As he states, “We live in the stories we tell ourselves. In a secular, scientific rational culture lacking in any convincing spiritual leadership, superhero stories speak loudly and boldly to our greatest fears, deepest longings, and highest aspirations. They’re not afraid to be hopeful, not embarrassed to be optimistic, and utterly fearless in the dark.” Superheroes, through their specific medium, have and continue to have a profound impact on culture at large, as evidenced by the massive successes of the superhero films of the past five years, including Thor, Captain America, Man of Steel, and The Avengers. However, these same books with the ability to transform an entire culture’s thinking have also had specific and lasting impacts on personal lives and personal stories of many individuals who have spent hours upon hours pouring over works that make up the superhero universe.

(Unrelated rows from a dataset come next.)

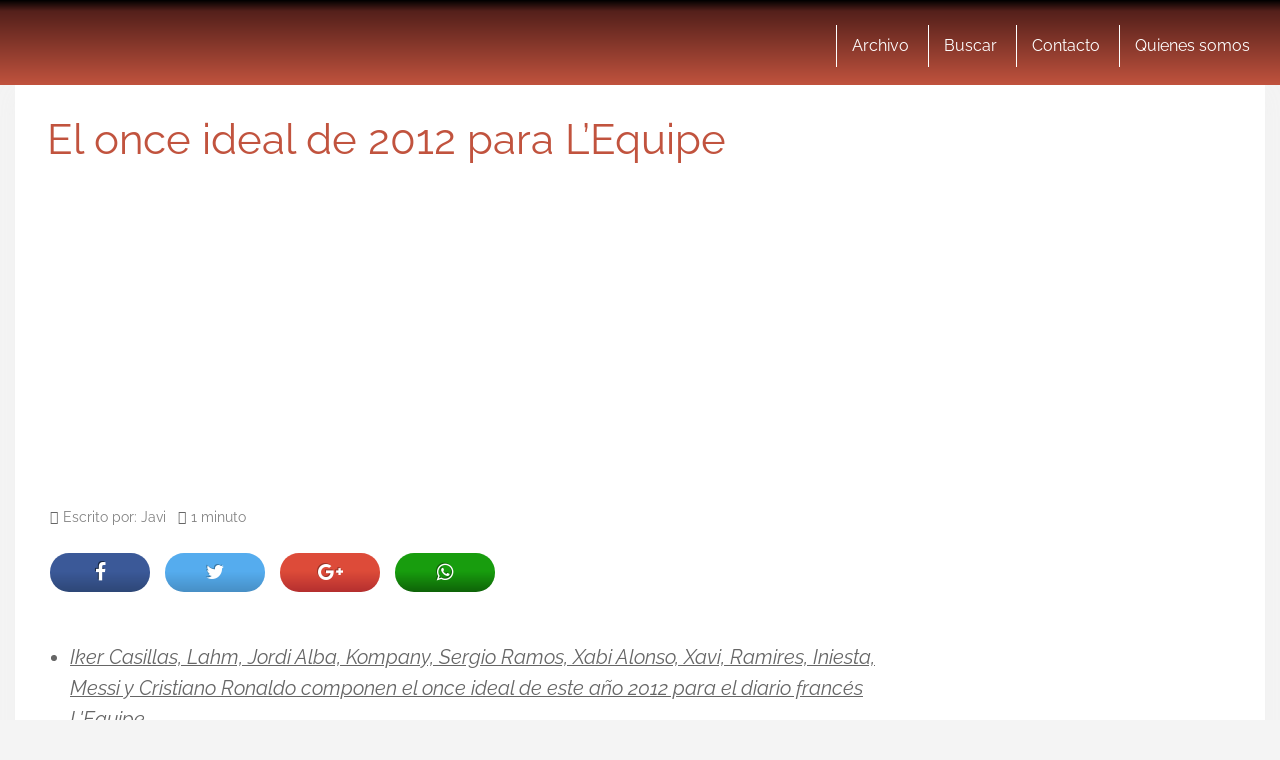

--- FILE ---
content_type: text/html; charset=utf-8
request_url: https://www.google.com/recaptcha/api2/aframe
body_size: 258
content:
<!DOCTYPE HTML><html><head><meta http-equiv="content-type" content="text/html; charset=UTF-8"></head><body><script nonce="8uUGcbgkzwJnk579iHz0wg">/** Anti-fraud and anti-abuse applications only. See google.com/recaptcha */ try{var clients={'sodar':'https://pagead2.googlesyndication.com/pagead/sodar?'};window.addEventListener("message",function(a){try{if(a.source===window.parent){var b=JSON.parse(a.data);var c=clients[b['id']];if(c){var d=document.createElement('img');d.src=c+b['params']+'&rc='+(localStorage.getItem("rc::a")?sessionStorage.getItem("rc::b"):"");window.document.body.appendChild(d);sessionStorage.setItem("rc::e",parseInt(sessionStorage.getItem("rc::e")||0)+1);localStorage.setItem("rc::h",'1769155227461');}}}catch(b){}});window.parent.postMessage("_grecaptcha_ready", "*");}catch(b){}</script></body></html>

--- FILE ---
content_type: application/javascript; charset=utf-8
request_url: https://fundingchoicesmessages.google.com/f/AGSKWxUeKypz_uTFJrq8QblS7poDg9ec-dZwO1lRxXYfUe4TxW56xkHniRfaNzswB778J6nGsm4zfRWq0VAYV5NyOhYc3l9ZincNd9p7Dq3EB1R4elhn5y8FavzziuW5hw7-mc0-yAXZ1TilT5EGMLrqI4Kq10j9s0aDhA-kyeACe5zulVrOZGOcBYIMgm9R/_/adtest./advertlayer./controller.ad./controller/ad--Web-Advert.
body_size: -1289
content:
window['a2da1604-f373-447e-8e91-98167f872d11'] = true;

Personally, as an individual that remembers avidly eating up every issue of X-Men comics I could get my hands on while growing up, Morrison’s work gave me a line of thinking through which I could return to those stories I so often visited in my childhood. His precise retelling of comic book history and his compelling and ardent analyses of the stories that make up this history helped me to think through and rethink through the impact that comic books had on me and my specific beliefs and value systems. As a once shy and awkward child (though admittedly I am still quite awkward, though now much less shy), comic books helped me to embrace the call that Morrison gives voice to in his book: “Get ready to take off your disguise, prepare to whisper your magic word of transformation, and summon the lightening. It’s time to save the world.” I hope it does the same for you.
Morrison, Grant. Supergods: What Masked Vigilantes, Miraculous Mutants, and a Sun God from Smallville Can Teach Us About Being Human. New York: Spiegel & Grau, 2011. Print.